Coastal Vignettes and Water Lines
Map Links: Vignettes // Water Lines
About
Coastal vignettes (left) and water lines (right) are two artistic effects used by cartographers to promote better figure-ground between land and water features.
Using a polygon layer, the Create Travel/Distance Buffers analysis, and some styling tricks, you can create both effects using CARTO Builder with just a few steps!
Steps
Each step to create this map is illustrated with a gif and accompanying tips and design decisions.
- Add Data
- Create Areas of Influence
- Reorder and Name Layers
- Style Land Polygons
- Style 1: Coastal Vignettes
- Style 2: Water Lines
- BONUS: Dynamic analysis
Add Data
These maps use a 1:5M polygon of the state of Hawaii from the US Census Bureau.
Tip: When choosing your source geometry, be sure to consider the amount of generelization that is appropriate for your viewing scale, map extent, and how that relates to the amount of detail that is in the output Areas of Influence.
Create Areas of Influence
Click on layer A: hawaii to access the analysis tab. Choose to run the “Area of influence” analysis on the layer.

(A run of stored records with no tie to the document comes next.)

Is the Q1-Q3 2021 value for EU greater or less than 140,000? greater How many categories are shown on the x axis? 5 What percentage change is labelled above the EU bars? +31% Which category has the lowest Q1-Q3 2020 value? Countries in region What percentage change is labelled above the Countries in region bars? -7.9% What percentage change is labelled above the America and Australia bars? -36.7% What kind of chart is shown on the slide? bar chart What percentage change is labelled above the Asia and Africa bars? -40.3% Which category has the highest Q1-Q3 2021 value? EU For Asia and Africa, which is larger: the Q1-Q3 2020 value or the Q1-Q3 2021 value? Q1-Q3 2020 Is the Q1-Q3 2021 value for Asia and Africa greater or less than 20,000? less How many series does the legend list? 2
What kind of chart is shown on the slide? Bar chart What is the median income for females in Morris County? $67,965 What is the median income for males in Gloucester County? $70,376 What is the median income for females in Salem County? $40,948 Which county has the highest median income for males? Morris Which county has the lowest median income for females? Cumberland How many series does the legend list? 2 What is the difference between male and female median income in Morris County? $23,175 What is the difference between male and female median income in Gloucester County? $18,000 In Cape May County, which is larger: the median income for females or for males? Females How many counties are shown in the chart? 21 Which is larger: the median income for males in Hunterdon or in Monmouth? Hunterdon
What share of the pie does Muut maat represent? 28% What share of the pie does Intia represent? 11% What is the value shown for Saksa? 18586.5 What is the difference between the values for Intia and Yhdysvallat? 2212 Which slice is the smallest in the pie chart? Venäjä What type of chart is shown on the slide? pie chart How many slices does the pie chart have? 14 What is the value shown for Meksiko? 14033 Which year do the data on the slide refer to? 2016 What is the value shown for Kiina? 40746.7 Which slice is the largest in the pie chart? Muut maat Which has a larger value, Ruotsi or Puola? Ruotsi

We used the following parameters:
- Type: Distance
- Units: km
- Radius: 12
- Tracts: 4
Tip: adjust these settings for your map based on your viewing scale and map extent.
Reorder and Name Layers
To design the final maps, we want the AOI polygons underneath the original polygon for Hawaii.
To separate the two, simply drag A1 out from A and place under. Now our AOIs are Layer B. To keep track of the steps, rename B to something more meaningful.
tip: Once an analysis is complete, the result becomes an Analysis Node of the original layer. In the layer panel, you will see our original layer A: hawaii with analysis node A1: AOI.
Style Land Polygons
By clicking on layer A, we can access the layer’s styling properties. Here, we set our polygon fill and stroke color to #97ba7a
.
Coastal Vignettes
The coastal vignette styling is done in layer B: vignette. In the style properties of the layer, set the polygon fill to white
and set opacity to 0.2
. Next, set the polygon stroke width to 0
.
With these style adjustments, we get the blurring and fading effects typical of vignettes.
Water Lines
Using the same map, let’s see how we can transform the vignettes into water lines using polygon stroke properties.
To visually push the water lines to the background, we chose a shade of blue (#a3cbd2
) that is slightly darker than Voyager’s ocean color. Next, we set the stroke width to 0.5
and opacity to 1
. Since this effect only uses lines, the final step is to set the polygon fill opacity to 0
.
BONUS: Dynamic Analysis
One of the many awesome pieces of Builder is the ability to rerun an analysis and watch the map dynamically update. Not only can we test multiple parameters, each time we do, everything (including our styling) updates with the analysis.
To demonstrate, from layer B adjust the Radius of our AOIs from 12 km
to 16 miles
. Click “Apply” to see the map update with the new distances while our styling remains in tact (so cool, right??).
*Note: some naming in Builder UI could have changed since this article has been writen.